The book chronicles some of the travels and Marsalis and his band and in a lot of ways is an inside look at what it’s like to be an ensemble on the road. I say ensemble instead of band because when we think of bands, we often think of rock and pop bands that have made it big, and their experience is certainly different than those experienced by Marsalis’ crew. After all, Marsalis’ group played all over, from big gigs to ones in small towns. Also, because they were an ensemble looking to play “real jazz,” which isn’t so popular anymore. So you see a group that is going from destination to destination, usually low key, never really knowing what kind of crowds they’ll have, but a group of top notch musicians who are there to play. To play is everything.

And that’s what you realize what these cats have given up. What they have sacrificed. Those of us who have been musicians probably have dreamed of being on the road and just playing. It sounds like a great life, until you really consider what it costs you. These men struggle with their family lives. They struggle with the expectations of themselves, of the people that come to see them, of other musicians, and of the critics. They struggle with trying to balance playing with studio time to record albums. They struggle with playing. Nobody can always be on all the time. But when you’re a musician playing a gig and you care as passionately as these guys do, you give it your all. The folks who have come to see you deserve it.

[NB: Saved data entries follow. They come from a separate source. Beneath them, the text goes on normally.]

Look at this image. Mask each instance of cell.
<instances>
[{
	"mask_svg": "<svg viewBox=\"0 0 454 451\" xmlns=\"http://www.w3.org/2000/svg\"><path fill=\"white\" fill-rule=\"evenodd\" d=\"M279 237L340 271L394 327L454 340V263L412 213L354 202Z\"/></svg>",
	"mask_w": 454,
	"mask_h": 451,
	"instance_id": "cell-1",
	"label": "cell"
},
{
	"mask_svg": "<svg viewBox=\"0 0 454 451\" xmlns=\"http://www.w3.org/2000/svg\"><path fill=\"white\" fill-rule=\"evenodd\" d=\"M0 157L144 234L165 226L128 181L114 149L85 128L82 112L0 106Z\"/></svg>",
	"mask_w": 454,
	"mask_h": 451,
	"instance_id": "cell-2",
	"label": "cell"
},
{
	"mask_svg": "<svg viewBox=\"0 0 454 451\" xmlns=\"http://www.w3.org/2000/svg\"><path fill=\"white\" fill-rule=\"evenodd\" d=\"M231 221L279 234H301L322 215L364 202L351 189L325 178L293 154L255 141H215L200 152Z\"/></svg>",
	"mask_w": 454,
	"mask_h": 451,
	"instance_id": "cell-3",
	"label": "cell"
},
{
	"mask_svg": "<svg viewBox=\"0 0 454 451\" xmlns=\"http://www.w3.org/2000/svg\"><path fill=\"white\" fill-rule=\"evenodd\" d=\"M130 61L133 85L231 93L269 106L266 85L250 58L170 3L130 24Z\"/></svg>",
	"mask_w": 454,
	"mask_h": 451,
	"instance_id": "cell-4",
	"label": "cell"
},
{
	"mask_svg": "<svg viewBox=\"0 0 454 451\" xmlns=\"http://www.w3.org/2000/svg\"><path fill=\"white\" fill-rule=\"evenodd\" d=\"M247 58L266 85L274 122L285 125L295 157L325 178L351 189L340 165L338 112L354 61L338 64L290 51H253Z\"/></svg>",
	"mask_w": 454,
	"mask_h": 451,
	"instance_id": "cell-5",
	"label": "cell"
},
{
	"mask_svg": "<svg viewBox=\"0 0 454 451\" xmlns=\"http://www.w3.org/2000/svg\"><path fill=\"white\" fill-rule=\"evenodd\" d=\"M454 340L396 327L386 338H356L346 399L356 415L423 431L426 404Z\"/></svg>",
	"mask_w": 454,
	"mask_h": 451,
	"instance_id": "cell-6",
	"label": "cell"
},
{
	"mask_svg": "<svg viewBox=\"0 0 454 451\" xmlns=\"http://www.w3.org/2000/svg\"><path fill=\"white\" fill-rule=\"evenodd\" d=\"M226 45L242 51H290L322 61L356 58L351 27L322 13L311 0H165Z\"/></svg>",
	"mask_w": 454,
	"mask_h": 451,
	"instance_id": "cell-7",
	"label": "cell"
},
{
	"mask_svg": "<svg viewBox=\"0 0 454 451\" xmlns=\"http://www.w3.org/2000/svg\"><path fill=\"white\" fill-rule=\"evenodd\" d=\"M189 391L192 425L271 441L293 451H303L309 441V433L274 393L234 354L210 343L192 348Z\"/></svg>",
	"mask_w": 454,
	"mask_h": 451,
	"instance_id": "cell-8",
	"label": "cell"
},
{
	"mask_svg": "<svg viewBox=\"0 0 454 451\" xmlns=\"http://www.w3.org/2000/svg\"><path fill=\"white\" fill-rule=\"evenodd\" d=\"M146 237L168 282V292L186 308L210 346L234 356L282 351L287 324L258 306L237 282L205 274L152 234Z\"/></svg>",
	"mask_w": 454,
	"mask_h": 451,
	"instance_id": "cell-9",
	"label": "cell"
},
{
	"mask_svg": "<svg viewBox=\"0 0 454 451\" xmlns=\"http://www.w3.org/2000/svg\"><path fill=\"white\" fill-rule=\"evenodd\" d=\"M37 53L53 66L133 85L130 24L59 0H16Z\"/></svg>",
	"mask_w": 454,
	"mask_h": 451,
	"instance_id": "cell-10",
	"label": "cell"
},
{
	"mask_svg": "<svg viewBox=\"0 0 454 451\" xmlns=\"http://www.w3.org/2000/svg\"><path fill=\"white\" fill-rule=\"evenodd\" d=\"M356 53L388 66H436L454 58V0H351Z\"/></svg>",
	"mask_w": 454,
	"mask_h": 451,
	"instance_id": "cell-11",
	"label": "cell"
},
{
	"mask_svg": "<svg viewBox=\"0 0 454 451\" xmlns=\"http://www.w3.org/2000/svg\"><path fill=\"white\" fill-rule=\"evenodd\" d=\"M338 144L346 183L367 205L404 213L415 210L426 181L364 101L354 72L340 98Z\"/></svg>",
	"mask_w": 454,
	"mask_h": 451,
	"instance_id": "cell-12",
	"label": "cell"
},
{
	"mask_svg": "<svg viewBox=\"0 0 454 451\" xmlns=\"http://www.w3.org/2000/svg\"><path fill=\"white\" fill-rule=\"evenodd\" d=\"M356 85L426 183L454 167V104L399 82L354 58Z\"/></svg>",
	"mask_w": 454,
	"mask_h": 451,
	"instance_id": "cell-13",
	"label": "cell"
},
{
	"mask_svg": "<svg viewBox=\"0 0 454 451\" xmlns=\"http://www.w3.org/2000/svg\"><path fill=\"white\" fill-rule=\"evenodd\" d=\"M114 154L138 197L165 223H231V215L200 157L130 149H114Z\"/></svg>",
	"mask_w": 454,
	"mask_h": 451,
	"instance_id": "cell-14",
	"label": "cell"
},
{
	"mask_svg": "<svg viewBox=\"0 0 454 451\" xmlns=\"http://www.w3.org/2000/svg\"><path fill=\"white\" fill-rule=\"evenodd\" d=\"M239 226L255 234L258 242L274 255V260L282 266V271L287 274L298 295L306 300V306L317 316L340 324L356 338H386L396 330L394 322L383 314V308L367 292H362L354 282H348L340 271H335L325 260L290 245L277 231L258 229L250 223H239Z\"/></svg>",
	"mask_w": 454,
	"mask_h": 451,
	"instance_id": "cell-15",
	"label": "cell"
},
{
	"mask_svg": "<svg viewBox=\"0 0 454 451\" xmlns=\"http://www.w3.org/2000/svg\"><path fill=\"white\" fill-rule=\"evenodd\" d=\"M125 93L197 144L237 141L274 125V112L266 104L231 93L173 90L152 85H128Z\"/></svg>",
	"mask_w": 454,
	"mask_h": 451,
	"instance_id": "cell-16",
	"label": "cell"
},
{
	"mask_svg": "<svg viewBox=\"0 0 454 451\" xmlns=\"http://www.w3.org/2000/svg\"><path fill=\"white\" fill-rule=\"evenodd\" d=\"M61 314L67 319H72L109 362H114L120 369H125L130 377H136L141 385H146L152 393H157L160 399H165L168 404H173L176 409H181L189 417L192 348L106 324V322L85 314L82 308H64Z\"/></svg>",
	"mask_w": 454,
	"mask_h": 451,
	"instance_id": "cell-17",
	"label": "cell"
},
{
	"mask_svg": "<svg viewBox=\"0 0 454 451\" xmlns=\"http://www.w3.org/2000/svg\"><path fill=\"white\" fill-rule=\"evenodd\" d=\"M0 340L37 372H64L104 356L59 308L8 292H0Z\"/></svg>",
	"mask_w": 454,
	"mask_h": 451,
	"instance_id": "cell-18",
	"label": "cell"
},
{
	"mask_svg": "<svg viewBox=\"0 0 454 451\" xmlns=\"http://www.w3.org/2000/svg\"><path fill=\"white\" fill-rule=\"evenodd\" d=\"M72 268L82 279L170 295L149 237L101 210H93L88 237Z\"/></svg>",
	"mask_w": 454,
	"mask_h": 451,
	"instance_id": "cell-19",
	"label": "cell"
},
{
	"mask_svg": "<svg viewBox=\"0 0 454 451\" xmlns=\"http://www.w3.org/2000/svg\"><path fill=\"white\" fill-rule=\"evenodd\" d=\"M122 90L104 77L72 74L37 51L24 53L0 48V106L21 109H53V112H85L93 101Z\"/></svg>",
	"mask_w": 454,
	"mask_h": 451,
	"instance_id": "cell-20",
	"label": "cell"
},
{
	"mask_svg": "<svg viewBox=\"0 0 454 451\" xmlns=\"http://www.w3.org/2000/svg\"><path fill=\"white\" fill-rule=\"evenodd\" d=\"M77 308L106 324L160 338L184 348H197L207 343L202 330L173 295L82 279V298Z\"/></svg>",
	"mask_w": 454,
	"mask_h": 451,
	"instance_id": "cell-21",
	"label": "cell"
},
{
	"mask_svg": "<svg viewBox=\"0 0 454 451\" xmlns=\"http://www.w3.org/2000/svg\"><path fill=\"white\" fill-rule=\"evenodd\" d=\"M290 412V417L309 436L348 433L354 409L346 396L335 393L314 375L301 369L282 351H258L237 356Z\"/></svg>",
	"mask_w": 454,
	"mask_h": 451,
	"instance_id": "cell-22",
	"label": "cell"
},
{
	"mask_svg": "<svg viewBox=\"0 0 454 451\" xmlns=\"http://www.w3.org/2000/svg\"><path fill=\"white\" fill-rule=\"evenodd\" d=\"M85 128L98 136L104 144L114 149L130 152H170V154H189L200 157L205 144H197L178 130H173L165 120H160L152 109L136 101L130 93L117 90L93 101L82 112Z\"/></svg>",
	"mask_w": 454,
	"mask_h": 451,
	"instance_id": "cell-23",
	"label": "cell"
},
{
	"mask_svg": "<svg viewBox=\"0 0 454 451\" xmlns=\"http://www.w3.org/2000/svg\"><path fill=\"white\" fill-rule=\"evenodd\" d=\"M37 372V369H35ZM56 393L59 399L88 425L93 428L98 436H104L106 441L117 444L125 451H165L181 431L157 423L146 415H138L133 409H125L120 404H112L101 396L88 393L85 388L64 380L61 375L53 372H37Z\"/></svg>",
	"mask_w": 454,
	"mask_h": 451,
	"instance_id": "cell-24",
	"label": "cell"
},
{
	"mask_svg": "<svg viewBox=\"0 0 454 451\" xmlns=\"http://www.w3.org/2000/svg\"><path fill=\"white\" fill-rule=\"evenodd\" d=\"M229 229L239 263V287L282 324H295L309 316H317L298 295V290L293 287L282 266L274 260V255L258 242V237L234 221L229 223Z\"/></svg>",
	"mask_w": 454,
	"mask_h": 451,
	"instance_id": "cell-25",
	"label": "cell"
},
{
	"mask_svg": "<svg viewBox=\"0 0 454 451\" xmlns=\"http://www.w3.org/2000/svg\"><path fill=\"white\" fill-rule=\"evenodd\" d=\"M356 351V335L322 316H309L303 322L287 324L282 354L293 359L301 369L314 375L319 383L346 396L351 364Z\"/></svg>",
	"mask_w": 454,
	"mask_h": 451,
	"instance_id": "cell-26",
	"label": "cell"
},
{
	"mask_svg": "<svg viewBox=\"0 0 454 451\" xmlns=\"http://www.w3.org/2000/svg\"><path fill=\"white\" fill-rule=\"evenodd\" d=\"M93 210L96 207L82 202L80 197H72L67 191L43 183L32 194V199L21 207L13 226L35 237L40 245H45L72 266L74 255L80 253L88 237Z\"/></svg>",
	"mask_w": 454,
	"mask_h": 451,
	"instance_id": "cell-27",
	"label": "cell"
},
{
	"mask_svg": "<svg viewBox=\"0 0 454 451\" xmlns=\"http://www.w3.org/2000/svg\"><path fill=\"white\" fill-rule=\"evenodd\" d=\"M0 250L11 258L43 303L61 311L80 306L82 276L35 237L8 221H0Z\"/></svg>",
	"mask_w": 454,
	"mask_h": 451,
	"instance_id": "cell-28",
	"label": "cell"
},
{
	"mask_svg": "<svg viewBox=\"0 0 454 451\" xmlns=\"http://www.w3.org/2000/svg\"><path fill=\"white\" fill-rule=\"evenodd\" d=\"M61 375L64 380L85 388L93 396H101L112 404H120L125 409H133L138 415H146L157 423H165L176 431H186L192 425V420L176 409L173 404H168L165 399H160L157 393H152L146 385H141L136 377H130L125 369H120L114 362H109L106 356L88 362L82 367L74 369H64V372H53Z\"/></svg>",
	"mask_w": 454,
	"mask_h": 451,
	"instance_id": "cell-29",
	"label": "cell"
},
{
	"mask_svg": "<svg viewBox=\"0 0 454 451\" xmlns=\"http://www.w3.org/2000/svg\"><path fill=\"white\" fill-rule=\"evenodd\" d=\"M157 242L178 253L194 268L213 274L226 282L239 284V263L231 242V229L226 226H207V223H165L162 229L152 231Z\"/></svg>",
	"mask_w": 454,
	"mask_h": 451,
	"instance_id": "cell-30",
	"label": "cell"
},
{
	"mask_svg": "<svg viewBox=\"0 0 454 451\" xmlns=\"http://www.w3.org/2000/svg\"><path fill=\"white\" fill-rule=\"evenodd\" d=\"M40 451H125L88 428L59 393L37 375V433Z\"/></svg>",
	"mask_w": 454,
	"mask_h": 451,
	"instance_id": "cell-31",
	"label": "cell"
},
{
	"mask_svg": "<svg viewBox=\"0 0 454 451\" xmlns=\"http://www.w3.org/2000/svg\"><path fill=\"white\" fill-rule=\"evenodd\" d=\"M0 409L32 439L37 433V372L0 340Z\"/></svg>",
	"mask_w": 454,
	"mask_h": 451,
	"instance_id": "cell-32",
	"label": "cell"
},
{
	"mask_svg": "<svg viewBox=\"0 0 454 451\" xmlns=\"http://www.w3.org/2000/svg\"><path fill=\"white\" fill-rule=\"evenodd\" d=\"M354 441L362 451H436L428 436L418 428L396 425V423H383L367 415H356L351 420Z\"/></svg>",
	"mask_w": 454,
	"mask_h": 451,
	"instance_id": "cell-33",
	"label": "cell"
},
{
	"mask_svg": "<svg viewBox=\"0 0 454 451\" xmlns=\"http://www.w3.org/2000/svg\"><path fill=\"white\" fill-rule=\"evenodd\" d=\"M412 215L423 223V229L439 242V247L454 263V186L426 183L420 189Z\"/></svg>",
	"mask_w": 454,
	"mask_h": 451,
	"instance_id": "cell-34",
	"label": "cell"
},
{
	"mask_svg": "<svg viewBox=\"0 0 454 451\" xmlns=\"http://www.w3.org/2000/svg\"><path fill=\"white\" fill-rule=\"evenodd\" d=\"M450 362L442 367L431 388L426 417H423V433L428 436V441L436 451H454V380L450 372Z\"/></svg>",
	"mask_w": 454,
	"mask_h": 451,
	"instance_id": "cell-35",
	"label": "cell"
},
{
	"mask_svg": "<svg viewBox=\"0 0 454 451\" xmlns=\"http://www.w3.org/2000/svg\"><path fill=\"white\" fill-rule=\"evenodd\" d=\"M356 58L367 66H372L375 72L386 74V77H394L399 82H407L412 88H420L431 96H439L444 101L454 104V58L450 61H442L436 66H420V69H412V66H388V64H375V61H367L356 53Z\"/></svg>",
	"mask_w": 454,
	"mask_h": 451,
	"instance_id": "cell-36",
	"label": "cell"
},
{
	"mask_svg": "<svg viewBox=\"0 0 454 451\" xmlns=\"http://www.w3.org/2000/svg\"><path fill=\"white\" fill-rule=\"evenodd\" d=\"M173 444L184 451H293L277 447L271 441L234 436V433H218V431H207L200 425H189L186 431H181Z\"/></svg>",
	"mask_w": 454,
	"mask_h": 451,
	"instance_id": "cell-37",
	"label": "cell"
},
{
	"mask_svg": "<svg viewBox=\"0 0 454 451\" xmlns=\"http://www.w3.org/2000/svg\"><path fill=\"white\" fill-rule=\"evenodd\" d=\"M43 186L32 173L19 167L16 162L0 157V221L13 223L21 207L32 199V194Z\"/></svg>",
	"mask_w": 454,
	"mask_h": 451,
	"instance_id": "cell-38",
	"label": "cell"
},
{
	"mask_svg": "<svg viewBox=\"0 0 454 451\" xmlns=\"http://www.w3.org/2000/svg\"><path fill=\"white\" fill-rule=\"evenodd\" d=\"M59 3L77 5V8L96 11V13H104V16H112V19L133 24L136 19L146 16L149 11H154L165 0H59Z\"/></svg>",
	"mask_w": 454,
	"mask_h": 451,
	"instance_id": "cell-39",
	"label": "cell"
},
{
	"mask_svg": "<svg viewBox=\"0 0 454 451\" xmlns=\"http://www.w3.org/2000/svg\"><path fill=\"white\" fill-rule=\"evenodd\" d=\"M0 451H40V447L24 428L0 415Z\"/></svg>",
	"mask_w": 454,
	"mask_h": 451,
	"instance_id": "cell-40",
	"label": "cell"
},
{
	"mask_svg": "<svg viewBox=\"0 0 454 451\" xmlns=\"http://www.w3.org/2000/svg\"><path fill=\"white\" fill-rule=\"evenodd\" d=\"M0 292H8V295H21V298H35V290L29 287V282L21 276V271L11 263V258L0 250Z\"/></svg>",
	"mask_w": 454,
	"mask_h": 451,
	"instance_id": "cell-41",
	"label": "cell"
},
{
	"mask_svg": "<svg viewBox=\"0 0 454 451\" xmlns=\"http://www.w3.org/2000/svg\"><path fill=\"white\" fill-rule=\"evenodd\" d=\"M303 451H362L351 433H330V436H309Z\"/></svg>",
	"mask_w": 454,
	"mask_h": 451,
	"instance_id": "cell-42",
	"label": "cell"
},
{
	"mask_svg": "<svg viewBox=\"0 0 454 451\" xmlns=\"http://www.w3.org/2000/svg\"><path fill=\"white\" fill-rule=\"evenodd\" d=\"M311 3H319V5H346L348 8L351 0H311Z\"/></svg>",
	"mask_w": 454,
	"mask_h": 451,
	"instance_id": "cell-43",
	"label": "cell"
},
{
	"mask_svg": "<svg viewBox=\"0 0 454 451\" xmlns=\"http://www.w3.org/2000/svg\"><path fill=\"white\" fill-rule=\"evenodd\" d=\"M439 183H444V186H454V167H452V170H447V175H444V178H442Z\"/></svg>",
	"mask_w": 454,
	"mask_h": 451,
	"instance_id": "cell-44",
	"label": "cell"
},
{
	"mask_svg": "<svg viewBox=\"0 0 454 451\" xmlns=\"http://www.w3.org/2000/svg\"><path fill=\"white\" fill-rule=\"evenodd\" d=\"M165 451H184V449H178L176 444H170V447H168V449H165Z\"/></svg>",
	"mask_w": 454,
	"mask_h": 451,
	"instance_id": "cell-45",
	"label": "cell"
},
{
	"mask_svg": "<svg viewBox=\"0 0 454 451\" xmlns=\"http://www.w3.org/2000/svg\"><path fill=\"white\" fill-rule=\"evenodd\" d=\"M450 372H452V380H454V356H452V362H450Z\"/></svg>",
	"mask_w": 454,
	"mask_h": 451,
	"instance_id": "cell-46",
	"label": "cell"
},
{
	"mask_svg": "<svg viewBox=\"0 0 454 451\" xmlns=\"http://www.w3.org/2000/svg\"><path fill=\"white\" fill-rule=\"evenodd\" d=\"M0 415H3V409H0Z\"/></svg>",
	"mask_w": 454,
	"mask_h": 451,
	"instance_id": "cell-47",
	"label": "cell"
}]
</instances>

Speaking of deserving things, after reading this book, I have a new found respect for Wynton Marsalis and his passion for nurturing other musicians. The same goes for the folks accompanying him. His group didn’t just work gigs. They did workshops at all levels. And you see cases where kids and youngsters have been able to get to a performance and he ends up giving an ad hoc lesson. Like one case where he helps a young trumpet player with her breathing. Some folks might be thinking, “Breathing? How hard could that be?” It can be very hard. As a flute player, it was something I struggled with early on. When I got to college and we were playing a lot longer frames, it meant I had to have more air capacity. A lot of that is based on how you breathe. Breathing is critical for any instrument requiring the power of your lungs. It was a lesson I learned on flute, but I had reinforced when I branched out and played trumpet and french horn, too. So for him to take the time for a lesson like that, without prep, likely without pay, says a lot.

Now, would I recommend this book? If you’re a musician or you a music type, especially someone who loves jazz, absolutely. If you’re easily offended, however, no. The language can be rough at times, as can some of the political and social views that are presented. If you want to gain an appreciation for someone working so passionately for their art and craft, this is a good book. As a minister and as a DBA, I gained new perspective on how to approach what I do. And I was humbled by what I read. We talk about passion. These guys have it.